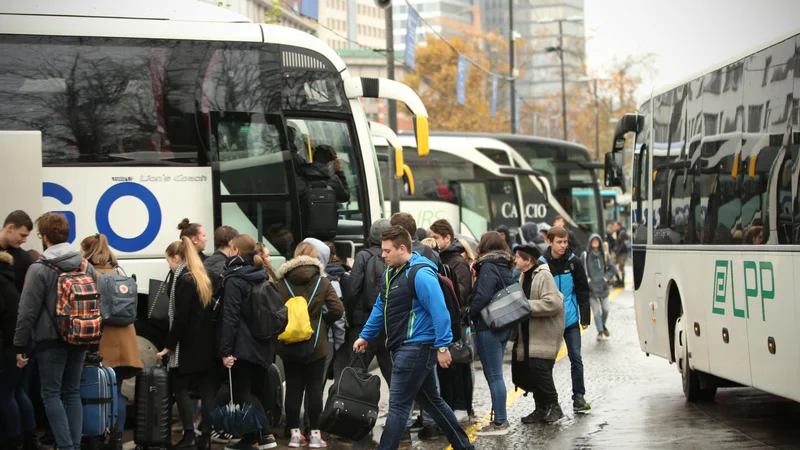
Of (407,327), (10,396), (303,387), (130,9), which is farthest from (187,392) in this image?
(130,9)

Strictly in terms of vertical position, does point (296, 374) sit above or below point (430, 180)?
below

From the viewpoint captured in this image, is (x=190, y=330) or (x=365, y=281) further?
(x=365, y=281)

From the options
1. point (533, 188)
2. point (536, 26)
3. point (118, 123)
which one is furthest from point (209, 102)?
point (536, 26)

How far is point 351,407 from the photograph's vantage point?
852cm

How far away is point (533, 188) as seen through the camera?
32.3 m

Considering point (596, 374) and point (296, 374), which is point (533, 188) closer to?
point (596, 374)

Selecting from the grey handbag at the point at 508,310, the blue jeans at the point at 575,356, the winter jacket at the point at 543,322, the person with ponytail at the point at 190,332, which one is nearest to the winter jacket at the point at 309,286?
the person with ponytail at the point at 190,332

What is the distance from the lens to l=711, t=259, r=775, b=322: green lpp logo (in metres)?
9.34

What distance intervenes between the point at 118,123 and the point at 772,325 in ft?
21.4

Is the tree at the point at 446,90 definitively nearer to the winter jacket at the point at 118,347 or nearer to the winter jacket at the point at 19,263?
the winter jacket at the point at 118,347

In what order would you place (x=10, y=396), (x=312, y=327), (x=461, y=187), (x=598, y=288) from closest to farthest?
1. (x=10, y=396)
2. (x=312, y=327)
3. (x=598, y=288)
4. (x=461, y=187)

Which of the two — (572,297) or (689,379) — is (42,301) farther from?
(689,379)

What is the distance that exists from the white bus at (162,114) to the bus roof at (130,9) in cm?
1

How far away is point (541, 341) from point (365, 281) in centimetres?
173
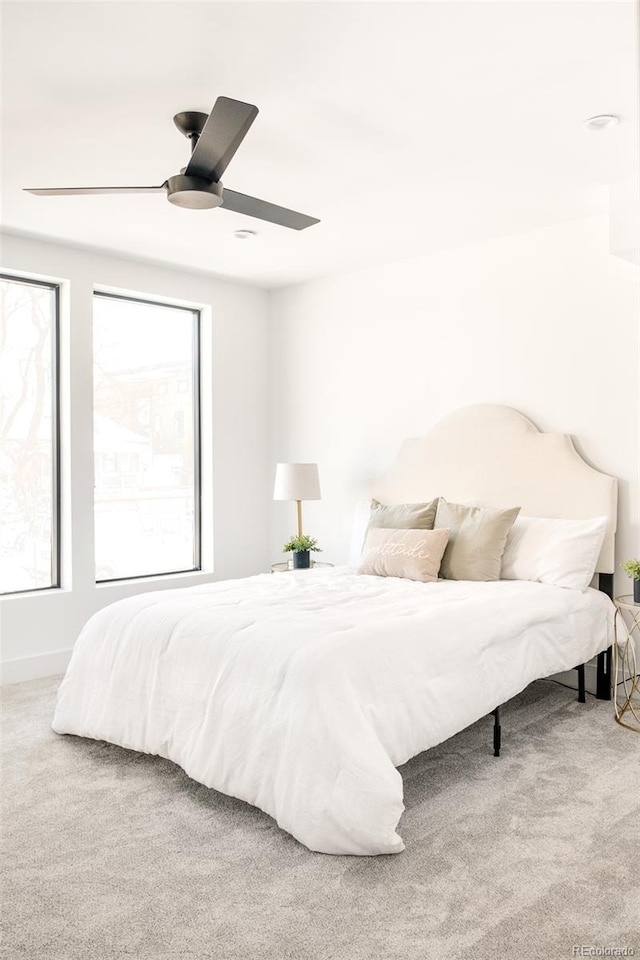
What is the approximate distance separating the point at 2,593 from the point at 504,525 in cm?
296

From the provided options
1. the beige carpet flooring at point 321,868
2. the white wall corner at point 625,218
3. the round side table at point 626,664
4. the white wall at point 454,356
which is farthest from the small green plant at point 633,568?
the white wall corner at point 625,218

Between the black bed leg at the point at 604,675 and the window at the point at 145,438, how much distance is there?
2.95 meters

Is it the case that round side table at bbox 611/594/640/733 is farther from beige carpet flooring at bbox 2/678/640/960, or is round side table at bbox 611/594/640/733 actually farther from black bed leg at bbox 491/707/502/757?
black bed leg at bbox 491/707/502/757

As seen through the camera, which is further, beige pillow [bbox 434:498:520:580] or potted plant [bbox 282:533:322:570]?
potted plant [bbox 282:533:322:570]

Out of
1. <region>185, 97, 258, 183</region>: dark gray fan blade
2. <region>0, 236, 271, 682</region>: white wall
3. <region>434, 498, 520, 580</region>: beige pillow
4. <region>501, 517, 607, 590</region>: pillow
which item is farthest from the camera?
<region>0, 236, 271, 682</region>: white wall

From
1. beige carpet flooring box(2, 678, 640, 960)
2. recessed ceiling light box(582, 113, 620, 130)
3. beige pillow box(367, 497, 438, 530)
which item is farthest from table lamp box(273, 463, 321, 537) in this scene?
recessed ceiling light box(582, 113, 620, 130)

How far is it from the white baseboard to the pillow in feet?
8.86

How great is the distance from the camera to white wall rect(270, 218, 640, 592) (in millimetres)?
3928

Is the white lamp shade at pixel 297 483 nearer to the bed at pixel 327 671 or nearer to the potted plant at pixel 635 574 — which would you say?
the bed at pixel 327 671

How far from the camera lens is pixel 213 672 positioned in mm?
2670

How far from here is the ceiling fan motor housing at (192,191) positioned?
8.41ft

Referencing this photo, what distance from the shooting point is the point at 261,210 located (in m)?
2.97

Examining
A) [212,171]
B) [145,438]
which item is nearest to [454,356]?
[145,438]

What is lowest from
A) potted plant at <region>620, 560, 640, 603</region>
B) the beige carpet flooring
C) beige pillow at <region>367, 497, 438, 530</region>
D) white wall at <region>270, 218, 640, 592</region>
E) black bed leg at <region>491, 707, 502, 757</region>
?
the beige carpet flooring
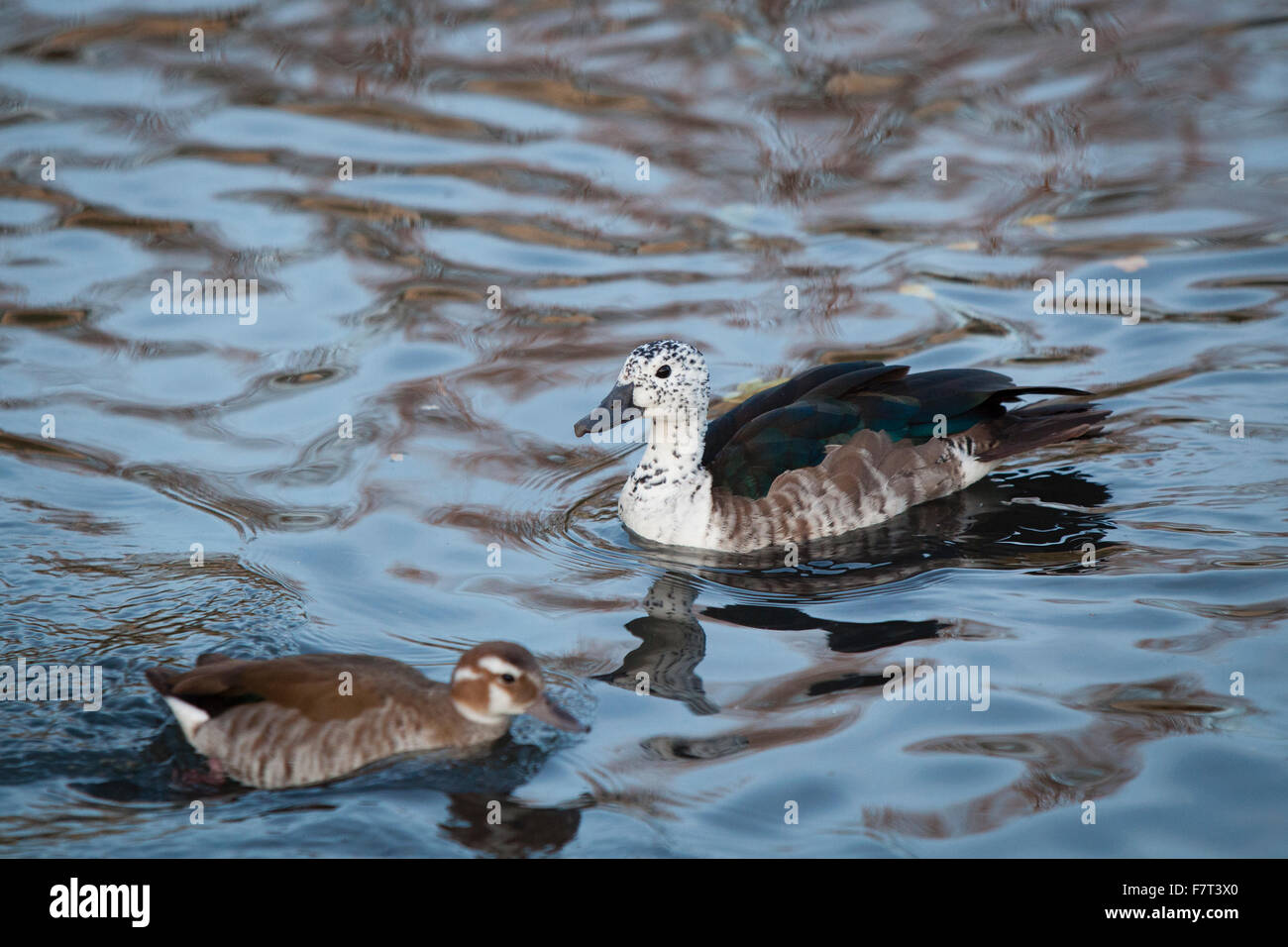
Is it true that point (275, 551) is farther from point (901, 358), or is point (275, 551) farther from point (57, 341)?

------

Exercise aim: Show every line of the records above that contains the string "winter", matching case exactly.

Solution for this problem:
Selecting from the grey handbag at the point at 508,310, the blue jeans at the point at 575,356, the winter jacket at the point at 543,322, the person with ponytail at the point at 190,332, which one is nearest to the winter jacket at the point at 309,286?
Is the tree at the point at 446,90 definitively nearer to the winter jacket at the point at 118,347 or nearer to the winter jacket at the point at 19,263?
the winter jacket at the point at 118,347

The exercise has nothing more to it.